Reproduce everything from the line that contains "funny-dog-costume-Batman-Robin" down to the line that contains "Adopt Triton a Beagle" in the listing below, word for word and nothing more. Leave the pictures out.

◆ Exercise material:
──────────

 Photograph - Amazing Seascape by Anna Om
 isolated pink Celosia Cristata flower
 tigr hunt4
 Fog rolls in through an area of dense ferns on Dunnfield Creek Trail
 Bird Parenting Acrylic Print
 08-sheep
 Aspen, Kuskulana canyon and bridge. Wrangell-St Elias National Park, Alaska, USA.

──────────

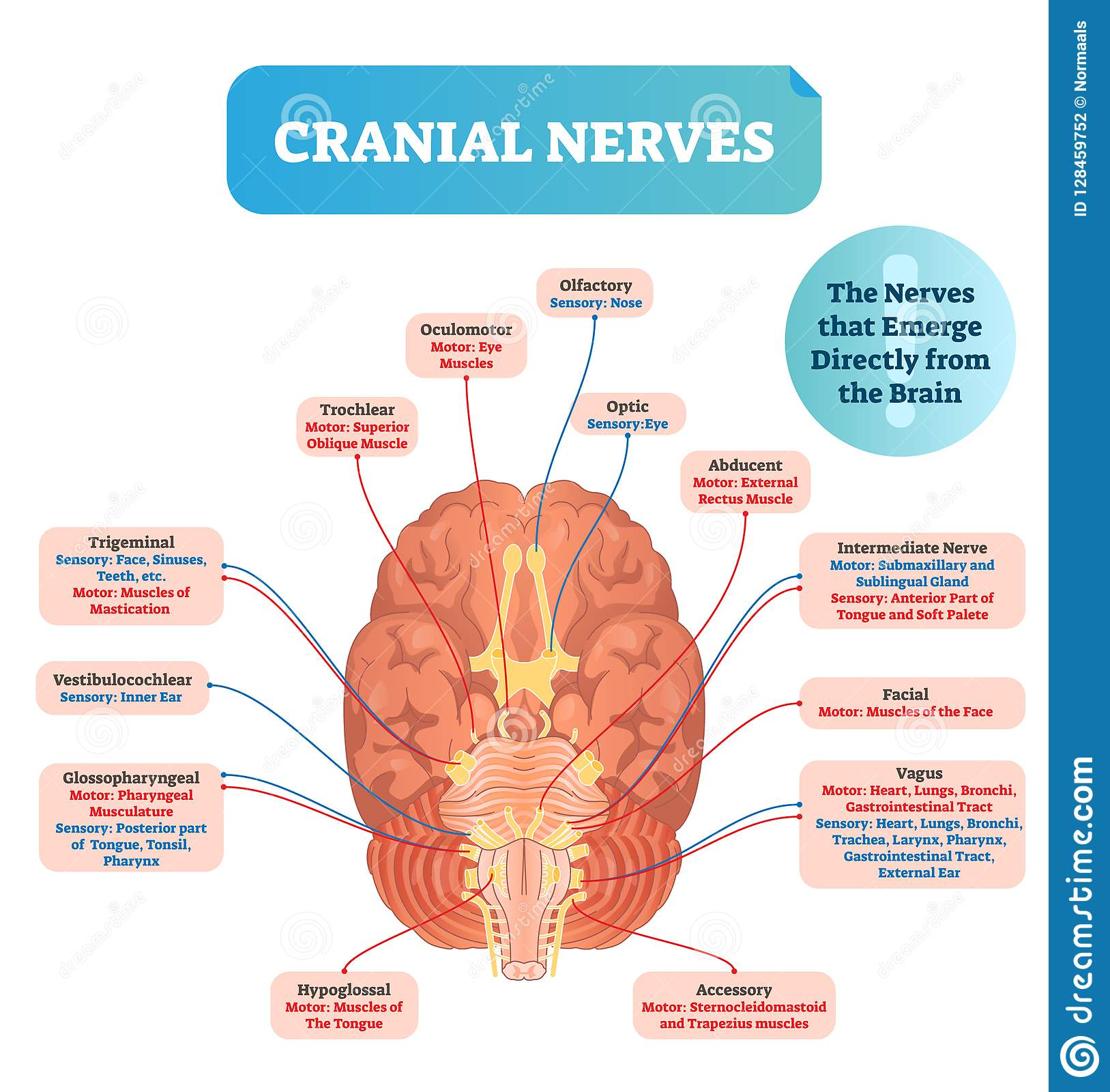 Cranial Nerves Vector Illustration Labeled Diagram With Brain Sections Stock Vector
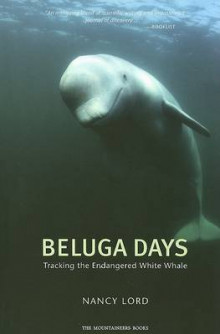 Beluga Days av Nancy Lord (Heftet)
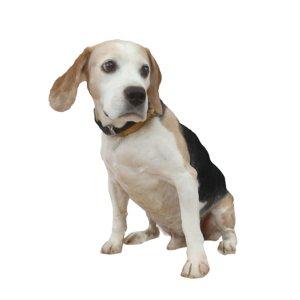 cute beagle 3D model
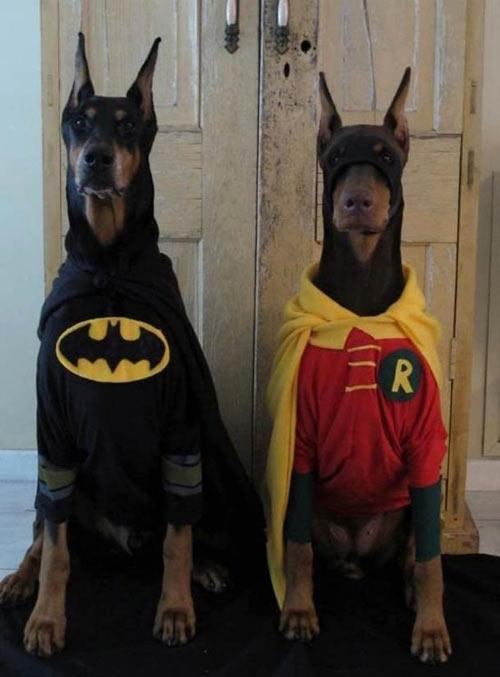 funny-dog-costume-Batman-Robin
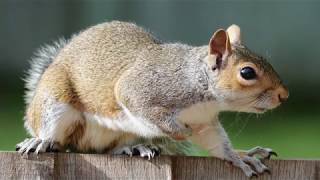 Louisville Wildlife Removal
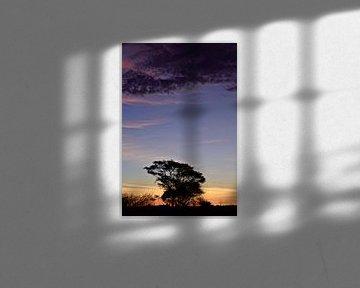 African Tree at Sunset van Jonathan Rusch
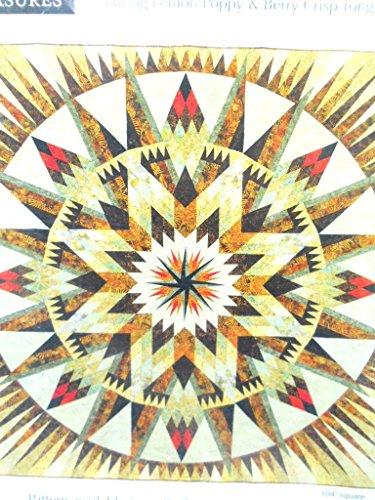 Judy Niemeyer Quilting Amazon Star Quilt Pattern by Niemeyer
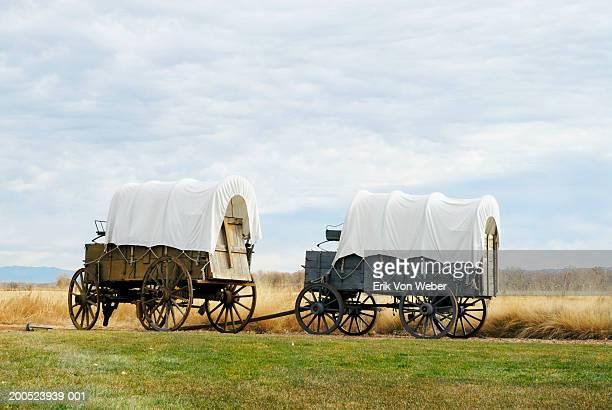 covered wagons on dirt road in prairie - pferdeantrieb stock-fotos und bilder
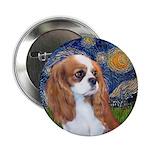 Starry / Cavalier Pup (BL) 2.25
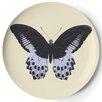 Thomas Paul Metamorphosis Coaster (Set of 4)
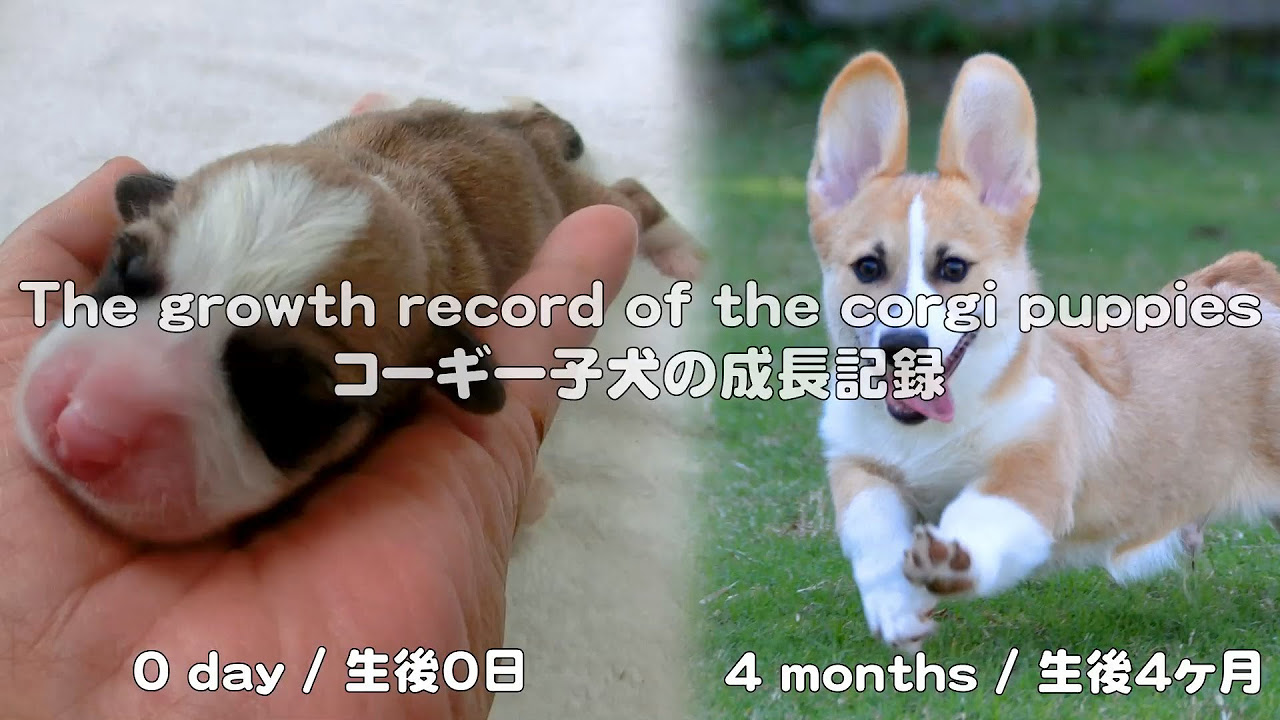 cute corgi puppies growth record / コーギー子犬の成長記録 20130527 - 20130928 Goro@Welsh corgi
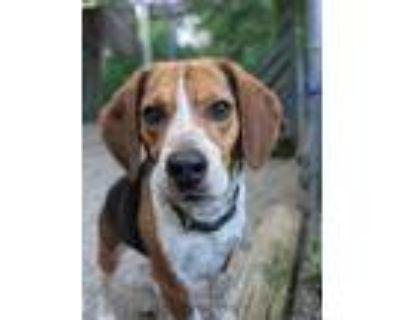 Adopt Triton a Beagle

──────────

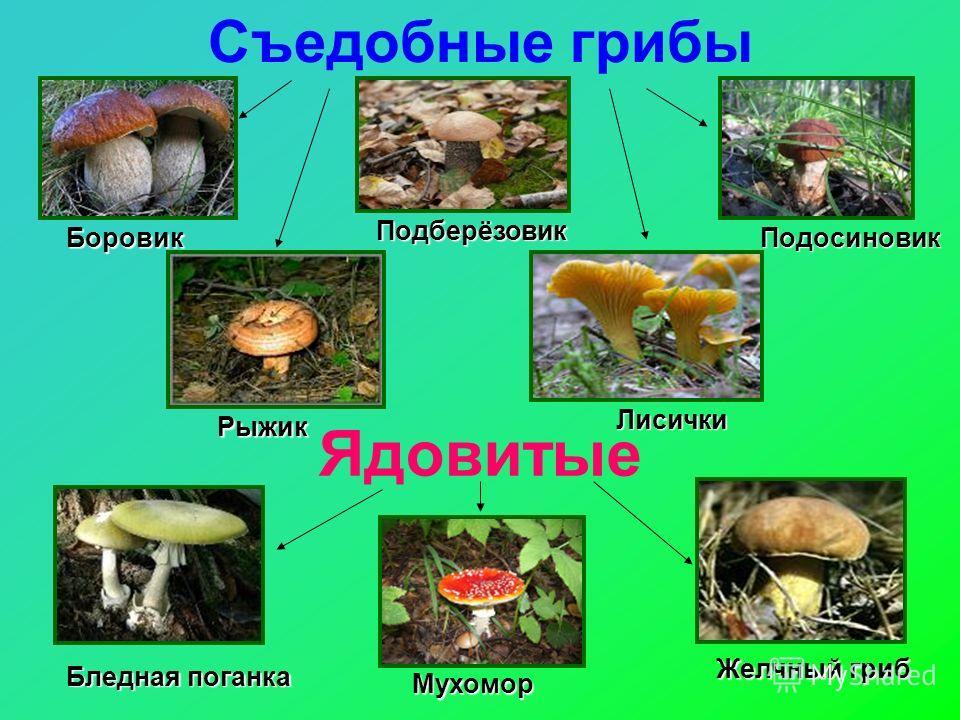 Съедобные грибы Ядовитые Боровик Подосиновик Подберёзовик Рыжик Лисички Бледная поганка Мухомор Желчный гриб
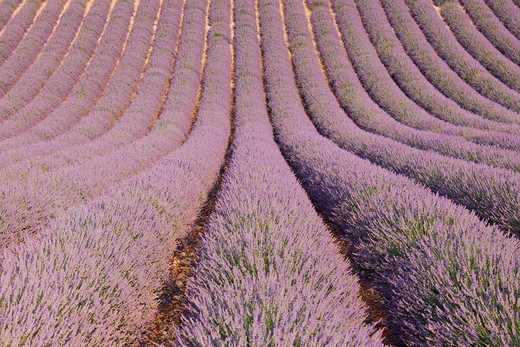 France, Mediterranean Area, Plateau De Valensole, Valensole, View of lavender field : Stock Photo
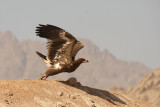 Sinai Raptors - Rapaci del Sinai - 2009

──────────

◆ Expected output:
 funny-dog-costume-Batman-Robin
 Louisville Wildlife Removal
 African Tree at Sunset van Jonathan Rusch
 Judy Niemeyer Quilting Amazon Star Quilt Pattern by Niemeyer
 covered wagons on dirt road in prairie - pferdeantrieb stock-fotos und bilder
 Starry / Cavalier Pup (BL) 2.25
 Thomas Paul Metamorphosis Coaster (Set of 4)
 cute corgi puppies growth record / コーギー子犬の成長記録 20130527 - 20130928 Goro@Welsh corgi
 Adopt Triton a Beagle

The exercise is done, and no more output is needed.